I have to say that I agree with most of the posts, especially the two Dereks, I have two IBM Thinkpads and a MacBook 2.16Ghz, I did consider the MacBook Pro, but as I travel around a bit, I find the MacBook much easier to live with. When I’m at home/office I plug my MacBook into a 22” Widescreen TFT.
The major reason I chose to go with the Mac, was OS X on Intel. I can run Win2K server for my C# development work, I use Parallels to acomplish this, and I can have the pleasure of being able to turn my system on, use it, and turn it off when I’ve finished with it. No drama, no fighting to configure it before I can use it, it just works.
I use the built in Apache web server, Php and a MySQL package to run local copies of my LAMP sites on my MacBook as I’m quite used to running Linux on my Thinkpads as one of the boot options.
Build quality, I’d have to say that the MacBook is very well built, pretty much on a par with my Thinkpads, and they’re rock solid.
Price, well although the MacBook may appear to be expensive, think about total cost of ownership, with the Mac, you can use Bootcamp and install a Windows partition, if you had a problem with your OS X, you’d just boot up in Win(2k/Xp/Vista), if you run Parallels and migrate your existing Windows setup into an image on the Mac, then make a copy of it, when it fails, you can just copy your backup image copy over and be back up and running in minutes.
I should declare my interests here, I started out in computers on Mainframes twenty years ago, have been involved with Unix for about the last fifteen, am a Microsoft MCSE, and only started seriously using Macs since the Mac Mini was launched.
I’m not out to convert anyone, I think you should use the appropriate tools for the job in hand, my personal opinion is that if I was the average user, just browsing the net, doing email, photos, video, dvds, music etc.. no question I would absolutely buy a Mac, why suffer the pain of viruses, endless Windows updates ....

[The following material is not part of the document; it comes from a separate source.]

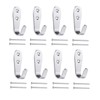 Mokife Wall Hooks Heavy Duty, 8 Pack Single Coat Hooks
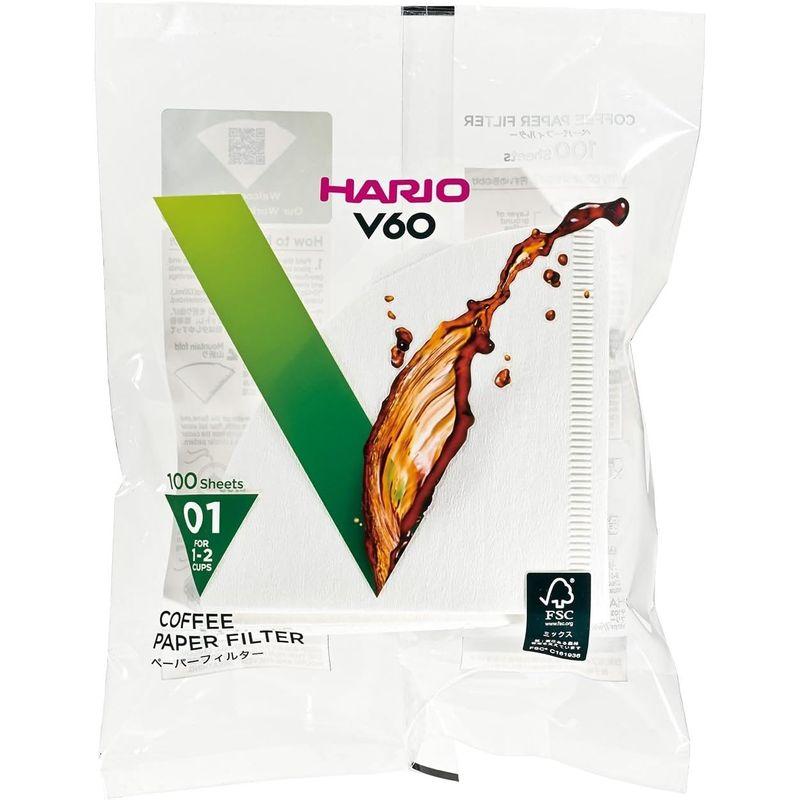 HARIO(ハリオ) V60ペーパーフィルター01W ホワイト 1~2杯用 100枚入り 日本製 VCF-01-100W｜ecolife-market｜03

For a developer, it’s a little more complicated, I have a bunch of sites that I currently support, mostly in classic ASP on SQL Server, and some in C# again on SQL Server, so I’m a bit stuck, I need a Windows box, but for all my LAMP sites a Mac is the perfect solution (well Linux would be fine as a server, but as a desktop it’s lacking). The Mac is a good server AND desktop ! If I were just developing LAMP applications, I’d have chosen a Mac immediately, as I’m not, I did consider various Windows / Linux systems, in the end I still chose a Mac, and I have to say, I’m glad that I did.
For the last eight or nine years, I’d hoped that desktop Linux would become more of a match for Windows, and although it’s got better, it’s still not there yet. OS X has BSD roots and for a Linux / Unix person, it’s very familiar ‘Under the hood’, I like being able to use Subversion at the command line if I want to.
I was hoping that Apple would have Leopard out when I bought my Mac, but Tiger is a great OS, still better IMHO than Windows, I’ll be happy to buy Leopard when it’s out.
I hope that whatever you choose, it works out right for you.